## À FAIRE
a: D'après le passage sur la piétonnisation et les commerces, quelles deux études sérieuses le R.I.E. cite-t-il ?
b: Prolongez, s'il vous plaît, le passage sur la piétonnisation et les commerces en reprenant juste après sa dernière phrase.

## PASSAGE SOURCE
***

Avec éventuellement la variante suivante : piétonnisation de places publiques et/ou de petites rues avec progression dans le temps (scénario semblable à celui étudié par les services urbanisme et mobilité de la Ville de Bruxelles avant le changement d’idée de la majorité actuelle).

L’impact sur les commerces

En ce qui concerne les commerces, l’accent est mis sur les nouvelles opportunités pour les terrasses, l’horeca, le haut de gamme, les achats d’impulsion, la fonction récréative.

« On s’attend à » ce que cela ait aussi un effet stimulant sur d’autres commerces…
Le R.I.E. met en exergue les projets de la Ville et d’autres promoteurs immobiliers (parfois ensemble) : du projet de Musée de la bière à « The Mint » (Centre Monnaie), en passant par la rénovation de l’hôtel Continental (qui pourrait acquérir une fonction davantage publique),…

Il fait référence aux études à l’initiative de l’échevine du Commerce, sans prendre en compte les critiques émises à leur sujet (Geoconsulting, Upcity qui promeut le « Pleasant family shopping »).

Le R.I.E. cite deux études sérieuses : l’étude de Kobe Boussauw qui procède à une revue de la littérature scientifique sur les aspects économiques des zones piétonnières, et l’étude du CERTU français (Commerces et zones à priorité piétonne).
Cependant, il n’en retient que ce que la Ville espère voir se produire sans aucun esprit critique ni questions de légitimité, par exemple quant à l’effet négatif sur les commerces de proximité existants ou l’observation selon laquelle le succès du commerce dans les zones piétonnes s’explique en partie par la présence d’une masse critique de résidents dans le centre-­ville, l’implantation d’un réseau de transports en commun efficace et la mise en œuvre de politiques décourageant le développement de grandes zones commerciales en périphérie. Par ailleurs, la vocation d’autorités publiques est-elle vraiment de faire du marketing en faveur des « achats d’impulsion » ?

Les études et projets doivent reposer sur un diagnostic, qui permet de comprendre le fonctionnement et de définir les enjeux, les objectifs et le programme. Le diagnostic constitue le socle de la décision politique. C’est sur cette base que le statut de l’espace à priorité piétonne sera choisi et que les moyens de contrôle seront mis en place (Etude du CERTU, p. 60).

***

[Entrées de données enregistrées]
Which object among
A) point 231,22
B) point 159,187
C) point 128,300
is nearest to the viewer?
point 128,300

***

## RÉPONSES
a: L'étude de Kobe Boussauw, une revue de la littérature scientifique sur les aspects économiques des zones piétonnières, et l'étude du CERTU français (Commerces et zones à priorité piétonne).

b:
Conclusion

Au préalable d’un tel projet, une étude d’incidence s’impose et le périmètre de celle-ci devrait s’étendre jusqu’à la petite ceinture et s’attacher sérieusement à tous les domaines d’une étude sur les impacts environnementaux, et très certainement sur l’être humain, traité jusqu’à présent comme une entité abstraite.

La ville se perd dans d’improbables règlements de police, un rapport d’incidence en réduction et dans un discours en profond décalage avec les réalités culturelles, sociales et économiques d’une petite ville-région aux prises avec les enjeux peu maîtrisés d’une mondialisation particulièrement déstructurante des valeurs collectives et de notre bonheur de vivre ensemble.

Nous estimons que l’aménagement du centre-ville mérite mieux qu’un projet fragmenté et déstructurant. Le secteur concerné est central dans la représentation collective bruxelloise. En effet, Bruxelles est probablement née aux abords de la Bourse des relations entre sa rivière disparue et son marché. Réalisé au lance-pierres, en faveur principalement du tourisme et donc sans véritable participation de ses habitants, ce projet fait fi de cette histoire, incapable qu’il est de réfléchir la ville dans son ensemble et à partir de ses habitants d’abord.

N’oublions pas l’aspect spéculatif - à moyen et long terme - de ce piétonnier. En effet, vu la désinvolture avec laquelle la Ville réagit aux difficultés rencontrées par les commerçants, et ses ambitions affichées d’en attirer de nouveaux qui ne cadrent pas avec la mixité commerciale, on ne peut que s’attendre à une évolution dans le sens d’une envolée immobilière, au détriment du tissu social existant.